Кстати, именно таким, как Дёгтев или Куприн, по складу характера противопоказана любая эмиграция. Они могут ничего не говорить о своем патриотизме, но они им пропитаны, каждая строчка, каждый сюжет изначально окрашены любовью к родине.

Посмотрите, как любовь к жизни делает поэтичными в рассказах Дёгтева самые грязные сюжеты. Он вроде бы не чурается чернухи, и военной, и воровской, и вокзально-бомжеской, но кто назовет его прозу чернушной? Думаю, это происходит потому, что Дёгтев не опускает своего читателя, подобно многим нынешним королям книжного рынка до помоечного уровня, не приземляет сюжет физиологическим видением мира, а раскрашивает его вроде бы простоватыми лубочными фольклорно- сказочными приемами. Вот и получается, что Вячеслав Дёгтев — сказочник от жизни.

Всё та же любовь к жизни делает Вячеслава Дёгтева вечным тружеником. Чувствую, как он любит трудиться, любит писать. Мне надоели эти бесконечные писательские стенания о мучительном сизифовом труде, о нежелании садиться за письменный стол. Так и хочется всем им крикнуть: не хочешь, не пиши. Не убудет… Дёгтев пишет легко и красиво. С удовольствием. Пишет много и разнообразно. Не всегда попадает в точку. Иногда мажет, иногда буксует. Но никогда не останавливается.

Думаю, сегодня он на самом деле — лучший рассказчик России. Рассказы — невыгодный жанр. Платят мало, в кинематограф с рассказом не прорвешься. Рассказы сегодня пишут не по расчету, а от любви. Рассказы пишут, как правило, молодые писатели. Потом они взрослеют, любовь и к жизни, и к слову улетучивается, почти все переходят на унылую затяжную, но более менее прибыльную прозу. Лишь отчаянные смельчаки не покидают и в зрелом возрасте пространство рассказа. Один из таких смельчаков — Вячеслав Дёгтев. Его рассказы — это азбука выживания русского человека в нынешней России.

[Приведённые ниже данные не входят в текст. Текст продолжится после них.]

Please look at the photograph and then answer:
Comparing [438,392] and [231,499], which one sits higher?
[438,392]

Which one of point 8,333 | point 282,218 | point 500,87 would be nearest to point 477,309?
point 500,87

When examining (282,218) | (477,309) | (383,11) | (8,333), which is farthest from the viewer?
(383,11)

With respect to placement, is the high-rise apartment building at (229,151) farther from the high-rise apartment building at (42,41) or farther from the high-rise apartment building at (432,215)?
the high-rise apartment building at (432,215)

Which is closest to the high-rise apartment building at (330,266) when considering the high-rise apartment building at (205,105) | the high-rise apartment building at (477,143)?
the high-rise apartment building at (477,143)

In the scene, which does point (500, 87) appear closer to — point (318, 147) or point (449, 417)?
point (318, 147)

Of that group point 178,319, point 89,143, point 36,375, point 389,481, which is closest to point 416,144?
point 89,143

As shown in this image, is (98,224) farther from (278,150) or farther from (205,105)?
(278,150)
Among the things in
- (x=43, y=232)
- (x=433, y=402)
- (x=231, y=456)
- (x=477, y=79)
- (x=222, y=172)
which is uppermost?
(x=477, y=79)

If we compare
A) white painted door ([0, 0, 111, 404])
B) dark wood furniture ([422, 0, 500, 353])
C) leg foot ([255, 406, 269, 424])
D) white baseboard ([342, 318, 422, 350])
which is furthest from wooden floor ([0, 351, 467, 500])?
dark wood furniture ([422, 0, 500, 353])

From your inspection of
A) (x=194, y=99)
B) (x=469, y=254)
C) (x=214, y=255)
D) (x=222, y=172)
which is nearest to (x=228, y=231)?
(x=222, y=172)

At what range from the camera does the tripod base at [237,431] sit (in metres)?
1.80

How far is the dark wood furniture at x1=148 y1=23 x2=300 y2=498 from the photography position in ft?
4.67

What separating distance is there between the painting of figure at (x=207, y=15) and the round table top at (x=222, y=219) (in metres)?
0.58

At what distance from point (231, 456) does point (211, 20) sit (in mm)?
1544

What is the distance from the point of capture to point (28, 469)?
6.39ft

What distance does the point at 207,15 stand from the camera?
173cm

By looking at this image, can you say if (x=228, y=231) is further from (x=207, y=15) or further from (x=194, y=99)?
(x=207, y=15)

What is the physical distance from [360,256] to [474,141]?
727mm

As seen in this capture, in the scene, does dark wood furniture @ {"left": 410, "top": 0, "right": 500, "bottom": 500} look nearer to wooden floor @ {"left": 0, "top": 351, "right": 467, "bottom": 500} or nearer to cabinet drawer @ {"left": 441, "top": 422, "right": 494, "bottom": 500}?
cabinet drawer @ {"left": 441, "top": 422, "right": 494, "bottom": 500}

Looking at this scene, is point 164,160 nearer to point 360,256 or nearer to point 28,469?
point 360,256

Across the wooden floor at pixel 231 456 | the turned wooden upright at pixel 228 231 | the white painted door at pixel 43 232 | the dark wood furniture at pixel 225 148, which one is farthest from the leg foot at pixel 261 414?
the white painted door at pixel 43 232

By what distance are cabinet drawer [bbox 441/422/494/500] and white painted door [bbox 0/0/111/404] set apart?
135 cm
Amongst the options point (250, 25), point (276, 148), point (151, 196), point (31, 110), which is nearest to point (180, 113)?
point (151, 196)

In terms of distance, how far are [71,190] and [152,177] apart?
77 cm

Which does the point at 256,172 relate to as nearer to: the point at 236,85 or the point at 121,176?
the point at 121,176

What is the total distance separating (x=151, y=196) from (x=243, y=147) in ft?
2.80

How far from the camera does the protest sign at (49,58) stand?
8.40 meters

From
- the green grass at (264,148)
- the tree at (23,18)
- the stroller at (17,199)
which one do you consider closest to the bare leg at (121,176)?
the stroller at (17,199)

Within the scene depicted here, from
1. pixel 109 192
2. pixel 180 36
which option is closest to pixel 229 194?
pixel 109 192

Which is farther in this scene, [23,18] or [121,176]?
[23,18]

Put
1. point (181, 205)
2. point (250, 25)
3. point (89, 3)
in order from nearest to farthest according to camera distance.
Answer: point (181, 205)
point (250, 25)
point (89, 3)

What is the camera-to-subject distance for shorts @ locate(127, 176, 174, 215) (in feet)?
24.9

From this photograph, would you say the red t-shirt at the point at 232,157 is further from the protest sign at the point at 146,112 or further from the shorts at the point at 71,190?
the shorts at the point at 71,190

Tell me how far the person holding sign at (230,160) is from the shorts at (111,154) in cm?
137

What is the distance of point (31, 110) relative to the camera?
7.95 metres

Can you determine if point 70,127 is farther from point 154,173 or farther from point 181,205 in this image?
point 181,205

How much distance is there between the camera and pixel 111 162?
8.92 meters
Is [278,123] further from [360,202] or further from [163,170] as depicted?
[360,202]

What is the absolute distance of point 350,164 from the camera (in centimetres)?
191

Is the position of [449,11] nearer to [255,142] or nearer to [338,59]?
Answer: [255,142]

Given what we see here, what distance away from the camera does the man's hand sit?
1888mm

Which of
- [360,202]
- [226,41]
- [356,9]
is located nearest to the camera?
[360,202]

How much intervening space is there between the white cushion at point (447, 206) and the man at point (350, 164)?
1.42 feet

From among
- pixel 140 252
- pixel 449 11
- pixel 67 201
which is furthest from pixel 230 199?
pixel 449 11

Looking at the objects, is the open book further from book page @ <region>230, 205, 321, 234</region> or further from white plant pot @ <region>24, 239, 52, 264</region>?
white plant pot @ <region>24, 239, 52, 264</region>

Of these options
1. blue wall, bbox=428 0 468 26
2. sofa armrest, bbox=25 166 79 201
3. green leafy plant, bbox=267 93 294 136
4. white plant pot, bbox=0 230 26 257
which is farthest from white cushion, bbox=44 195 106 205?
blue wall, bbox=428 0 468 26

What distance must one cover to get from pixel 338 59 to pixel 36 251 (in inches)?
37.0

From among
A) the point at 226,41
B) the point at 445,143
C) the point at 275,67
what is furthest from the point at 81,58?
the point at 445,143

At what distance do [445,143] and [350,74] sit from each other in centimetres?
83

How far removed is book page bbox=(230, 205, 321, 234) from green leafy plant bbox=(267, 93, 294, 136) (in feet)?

Не собираюсь его идеализировать. Он не так прост, как покажется по одному-двум рассказам. Впрочем, в своей "Азбуке выживания" он сказал о себе все, что мог. Писатель, для того, чтобы выиграть, не должен кривить душой. Не должен строить из себя святошу, если таковым не является. На пути лицемерия погибло немало способных литераторов. Вячеслав Дёгтев победил, значит, — был искренним даже в своей непростоте. В своем осознанном литературном одиночестве. Может быть, в своей природности ему не хватает христианской морали? Смирения? Любви к ближним и дальним? Иногда его проза местами напоминает вой одинокого ожесточившегося волка. Да и он сам своим творческим поведением тоже похож на волка, на борца без правил. Привыкшего смотреть в глаза смерти, но и не жалеть других. Есть за что уцепиться нашим моралистам. Но почему же этого одинокого волка так тянет к простым и великим истинам? Почему он тоскует по идеалу, по несостоявшейся любви, от которой осталась одна лишь обрезанная фотография? Потому что ему чисто по-русски мало и виртуозной литературной игры, и динамичных сюжетов, и мужественных, одиноких героев. Он похож на язычника, готовящегося в Древней Руси к принятию христианства, к постижению Христа. И потому его искренние поиски человека среди руин некогда великой державы гораздо более нравственны и целомудренны, чем фарисейские заклинания отвернувшихся от реального мира литературных монахов.

Еще шаг — и он с неизбежностью обретет известность. Это необходимо даже не ему. Это необходимо о читателю, чтобы поверить в самого себя, чтобы вместе с Дёгтевым и его героями докапываться до простых истин и по-детски, с природной русскостью, надеяться на новую русскую победу!

А пока пожелаем ему победы на "Национальном бестселлере" 30 мая этого года.